Skedaddling the spiral staircase to street level, our Scribe
does not puzzle over the way to the one-story green construction in the
square.
The green building functioned as a public lavatory. It was a
favoured location once of the ancestors of our Scribe.
A long past vividly evoked again induces the Scribe’s limbs to
run. A delayed realization slows the dash down to a halt. The lavatory has
long been out of order.
The green construction serves now sightseeing
purposes only, a monument of the 1920 architectural Budapest style. On the
bench, a corpulent Warden sits there in a green parkkeeper suit and cap.
He is an attraction himself.
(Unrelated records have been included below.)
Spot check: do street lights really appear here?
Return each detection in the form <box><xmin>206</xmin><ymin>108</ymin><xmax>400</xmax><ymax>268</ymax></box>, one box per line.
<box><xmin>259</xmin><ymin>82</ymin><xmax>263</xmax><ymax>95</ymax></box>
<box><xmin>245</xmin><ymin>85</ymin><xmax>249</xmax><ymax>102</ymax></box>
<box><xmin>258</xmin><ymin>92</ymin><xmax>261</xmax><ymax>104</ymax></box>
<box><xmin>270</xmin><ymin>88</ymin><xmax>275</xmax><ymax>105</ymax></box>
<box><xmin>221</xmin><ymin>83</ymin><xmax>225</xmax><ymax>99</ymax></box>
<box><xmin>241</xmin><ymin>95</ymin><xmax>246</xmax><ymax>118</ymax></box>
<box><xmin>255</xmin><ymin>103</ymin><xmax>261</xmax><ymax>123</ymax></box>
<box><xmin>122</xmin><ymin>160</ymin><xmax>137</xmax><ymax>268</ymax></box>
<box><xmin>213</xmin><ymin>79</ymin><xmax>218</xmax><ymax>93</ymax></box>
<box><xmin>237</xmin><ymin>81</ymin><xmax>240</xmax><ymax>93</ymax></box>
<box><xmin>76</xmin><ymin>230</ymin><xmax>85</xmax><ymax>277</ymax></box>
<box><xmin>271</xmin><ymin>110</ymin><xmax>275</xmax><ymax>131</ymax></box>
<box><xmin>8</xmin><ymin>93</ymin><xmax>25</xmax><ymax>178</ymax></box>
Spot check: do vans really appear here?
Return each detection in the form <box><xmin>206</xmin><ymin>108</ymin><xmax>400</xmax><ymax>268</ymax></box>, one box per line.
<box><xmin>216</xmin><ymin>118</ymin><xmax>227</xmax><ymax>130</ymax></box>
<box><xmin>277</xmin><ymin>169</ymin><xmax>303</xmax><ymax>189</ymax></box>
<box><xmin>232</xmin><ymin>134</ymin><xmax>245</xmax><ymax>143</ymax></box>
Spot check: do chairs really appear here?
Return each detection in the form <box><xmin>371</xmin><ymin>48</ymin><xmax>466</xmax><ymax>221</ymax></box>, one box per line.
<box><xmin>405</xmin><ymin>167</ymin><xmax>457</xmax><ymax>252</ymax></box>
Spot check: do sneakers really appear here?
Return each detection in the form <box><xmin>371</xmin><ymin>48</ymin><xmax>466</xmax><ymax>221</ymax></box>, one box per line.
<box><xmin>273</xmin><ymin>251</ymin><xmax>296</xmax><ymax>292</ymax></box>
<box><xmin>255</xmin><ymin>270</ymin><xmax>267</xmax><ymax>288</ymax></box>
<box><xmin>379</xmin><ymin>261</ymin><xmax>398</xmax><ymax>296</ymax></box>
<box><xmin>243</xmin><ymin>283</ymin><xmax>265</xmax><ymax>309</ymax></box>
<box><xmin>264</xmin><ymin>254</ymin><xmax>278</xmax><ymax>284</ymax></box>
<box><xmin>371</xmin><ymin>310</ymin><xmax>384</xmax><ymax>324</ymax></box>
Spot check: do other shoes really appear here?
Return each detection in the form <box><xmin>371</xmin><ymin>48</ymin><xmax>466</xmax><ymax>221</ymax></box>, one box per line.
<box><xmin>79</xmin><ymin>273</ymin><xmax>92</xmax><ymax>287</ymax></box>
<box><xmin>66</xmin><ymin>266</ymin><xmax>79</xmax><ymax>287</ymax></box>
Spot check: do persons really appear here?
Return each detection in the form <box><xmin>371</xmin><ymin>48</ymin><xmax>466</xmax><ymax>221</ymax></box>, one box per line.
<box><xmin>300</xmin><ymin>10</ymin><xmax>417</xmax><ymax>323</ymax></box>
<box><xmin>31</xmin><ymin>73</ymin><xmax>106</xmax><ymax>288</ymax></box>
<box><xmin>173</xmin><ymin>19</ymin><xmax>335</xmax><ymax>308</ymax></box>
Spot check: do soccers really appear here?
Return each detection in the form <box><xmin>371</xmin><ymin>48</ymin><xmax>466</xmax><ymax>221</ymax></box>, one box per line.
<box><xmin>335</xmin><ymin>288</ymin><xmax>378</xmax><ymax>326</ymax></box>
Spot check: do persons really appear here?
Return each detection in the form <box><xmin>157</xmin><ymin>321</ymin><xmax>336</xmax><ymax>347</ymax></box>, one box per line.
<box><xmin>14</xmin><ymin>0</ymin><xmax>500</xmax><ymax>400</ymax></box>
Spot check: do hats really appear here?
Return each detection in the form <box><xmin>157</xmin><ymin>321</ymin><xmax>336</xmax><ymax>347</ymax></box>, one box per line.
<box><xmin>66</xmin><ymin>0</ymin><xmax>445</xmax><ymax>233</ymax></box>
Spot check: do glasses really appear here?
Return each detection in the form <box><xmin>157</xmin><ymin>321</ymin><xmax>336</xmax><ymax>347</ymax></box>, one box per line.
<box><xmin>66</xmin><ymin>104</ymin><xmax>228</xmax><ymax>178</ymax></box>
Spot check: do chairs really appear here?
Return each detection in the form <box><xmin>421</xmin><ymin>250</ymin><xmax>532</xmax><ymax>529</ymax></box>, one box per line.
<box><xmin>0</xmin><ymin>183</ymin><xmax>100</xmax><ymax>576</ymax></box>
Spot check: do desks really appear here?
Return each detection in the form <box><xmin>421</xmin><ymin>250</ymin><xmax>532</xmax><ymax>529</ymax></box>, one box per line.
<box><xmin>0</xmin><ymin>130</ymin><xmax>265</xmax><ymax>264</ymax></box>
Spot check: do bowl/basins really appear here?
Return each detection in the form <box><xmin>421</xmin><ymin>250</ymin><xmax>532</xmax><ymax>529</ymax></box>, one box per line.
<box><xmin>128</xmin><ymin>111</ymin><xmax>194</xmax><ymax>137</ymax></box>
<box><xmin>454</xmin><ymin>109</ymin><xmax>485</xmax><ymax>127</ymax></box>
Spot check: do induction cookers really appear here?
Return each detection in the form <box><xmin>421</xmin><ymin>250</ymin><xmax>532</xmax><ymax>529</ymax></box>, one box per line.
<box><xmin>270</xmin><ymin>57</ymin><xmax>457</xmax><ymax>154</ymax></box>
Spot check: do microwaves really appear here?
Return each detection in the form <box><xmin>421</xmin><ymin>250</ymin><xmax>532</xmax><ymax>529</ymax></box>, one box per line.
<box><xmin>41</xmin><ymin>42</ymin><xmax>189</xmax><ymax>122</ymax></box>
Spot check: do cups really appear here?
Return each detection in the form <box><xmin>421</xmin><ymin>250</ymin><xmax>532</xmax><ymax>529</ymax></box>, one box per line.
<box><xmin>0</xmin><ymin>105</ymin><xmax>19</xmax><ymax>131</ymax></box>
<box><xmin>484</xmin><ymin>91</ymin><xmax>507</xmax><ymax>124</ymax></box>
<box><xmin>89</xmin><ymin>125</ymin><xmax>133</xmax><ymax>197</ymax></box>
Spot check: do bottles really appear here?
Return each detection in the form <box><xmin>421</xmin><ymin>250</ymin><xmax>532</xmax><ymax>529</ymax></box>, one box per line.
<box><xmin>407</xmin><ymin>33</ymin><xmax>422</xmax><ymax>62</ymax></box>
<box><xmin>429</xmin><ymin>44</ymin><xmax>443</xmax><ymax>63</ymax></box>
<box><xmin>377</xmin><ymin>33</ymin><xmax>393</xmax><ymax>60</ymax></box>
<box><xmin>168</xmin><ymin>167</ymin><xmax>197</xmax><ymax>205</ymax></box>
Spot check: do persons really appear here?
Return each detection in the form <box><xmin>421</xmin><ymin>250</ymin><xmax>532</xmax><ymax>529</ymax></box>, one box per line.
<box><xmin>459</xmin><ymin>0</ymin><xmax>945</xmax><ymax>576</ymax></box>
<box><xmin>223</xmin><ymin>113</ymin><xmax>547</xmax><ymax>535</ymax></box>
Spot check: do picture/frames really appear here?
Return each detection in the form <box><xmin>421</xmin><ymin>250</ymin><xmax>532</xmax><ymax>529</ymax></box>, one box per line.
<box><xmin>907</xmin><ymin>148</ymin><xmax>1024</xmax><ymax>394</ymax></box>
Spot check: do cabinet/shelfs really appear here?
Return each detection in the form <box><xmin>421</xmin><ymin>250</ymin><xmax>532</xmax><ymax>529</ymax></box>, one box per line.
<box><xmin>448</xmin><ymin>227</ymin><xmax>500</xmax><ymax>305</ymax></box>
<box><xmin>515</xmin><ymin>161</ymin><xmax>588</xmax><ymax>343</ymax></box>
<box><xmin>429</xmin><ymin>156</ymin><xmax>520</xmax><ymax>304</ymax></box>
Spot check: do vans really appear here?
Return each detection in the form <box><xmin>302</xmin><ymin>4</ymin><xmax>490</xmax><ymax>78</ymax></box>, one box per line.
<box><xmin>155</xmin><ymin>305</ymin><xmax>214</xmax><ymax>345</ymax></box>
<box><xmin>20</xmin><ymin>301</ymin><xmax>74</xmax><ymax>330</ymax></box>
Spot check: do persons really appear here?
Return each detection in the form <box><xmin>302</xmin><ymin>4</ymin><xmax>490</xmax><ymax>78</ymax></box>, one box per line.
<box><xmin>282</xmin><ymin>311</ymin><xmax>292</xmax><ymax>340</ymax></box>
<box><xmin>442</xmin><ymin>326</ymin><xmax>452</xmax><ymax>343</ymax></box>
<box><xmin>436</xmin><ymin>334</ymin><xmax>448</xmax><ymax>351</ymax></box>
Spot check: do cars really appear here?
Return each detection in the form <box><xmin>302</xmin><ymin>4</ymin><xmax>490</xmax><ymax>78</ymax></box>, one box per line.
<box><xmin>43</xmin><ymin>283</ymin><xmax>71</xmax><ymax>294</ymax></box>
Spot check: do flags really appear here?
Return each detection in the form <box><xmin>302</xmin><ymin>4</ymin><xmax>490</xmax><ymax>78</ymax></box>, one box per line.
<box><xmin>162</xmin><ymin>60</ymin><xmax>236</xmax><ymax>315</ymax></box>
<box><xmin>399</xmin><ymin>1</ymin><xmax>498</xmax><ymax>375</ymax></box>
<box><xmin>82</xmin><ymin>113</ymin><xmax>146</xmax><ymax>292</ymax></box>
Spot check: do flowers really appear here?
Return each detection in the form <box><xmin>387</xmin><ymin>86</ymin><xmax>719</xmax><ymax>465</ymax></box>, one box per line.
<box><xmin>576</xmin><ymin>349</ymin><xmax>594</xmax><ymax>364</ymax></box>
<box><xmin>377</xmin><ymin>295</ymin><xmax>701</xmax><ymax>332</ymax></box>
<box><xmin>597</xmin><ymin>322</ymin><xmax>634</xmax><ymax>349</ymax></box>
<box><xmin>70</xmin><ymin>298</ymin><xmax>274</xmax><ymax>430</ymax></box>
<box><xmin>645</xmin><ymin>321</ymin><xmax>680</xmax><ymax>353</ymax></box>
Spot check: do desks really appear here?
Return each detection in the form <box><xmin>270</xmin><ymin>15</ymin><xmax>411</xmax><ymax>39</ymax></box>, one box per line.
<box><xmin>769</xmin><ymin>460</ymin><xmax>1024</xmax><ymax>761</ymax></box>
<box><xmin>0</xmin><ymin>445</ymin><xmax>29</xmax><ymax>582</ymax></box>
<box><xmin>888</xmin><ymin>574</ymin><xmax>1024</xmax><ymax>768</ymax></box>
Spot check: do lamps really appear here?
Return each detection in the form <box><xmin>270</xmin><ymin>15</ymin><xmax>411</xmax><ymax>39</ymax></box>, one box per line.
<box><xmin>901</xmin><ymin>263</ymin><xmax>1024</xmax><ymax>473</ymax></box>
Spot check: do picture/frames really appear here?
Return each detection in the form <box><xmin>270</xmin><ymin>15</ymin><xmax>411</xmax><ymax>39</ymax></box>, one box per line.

A thick belt surrounds his protruding belly.
He is picking at his morning munch, packed by his wife’s, Grace,
solicitude.
Impossible for our Scribe is to face a feeble long-term memory.
Instincts help our Scribe navigate the complicated world well. A missing
cobblestone formed hole by the bench invites the Scribe to hide and wait
there for some sudden falling snippets of the warden's snack.
Tormented by my urn-chamber episode and to forget the spooky
situation, I sit down on the bench opposite the Warden.
He opens his mouth to satisfy his hunger and has a sudden hiccup.
The bite almost sticks in his throat. Sharp yelling interrupts the
springlike peace of the square of Roses and spoils his appetite.
Alto rich in vulgarisms rages at someone unseen. Her curses wing to
the vicinity of the square, out of the street-level window of the right
corner house. Dirty words echo from square walls back and forth.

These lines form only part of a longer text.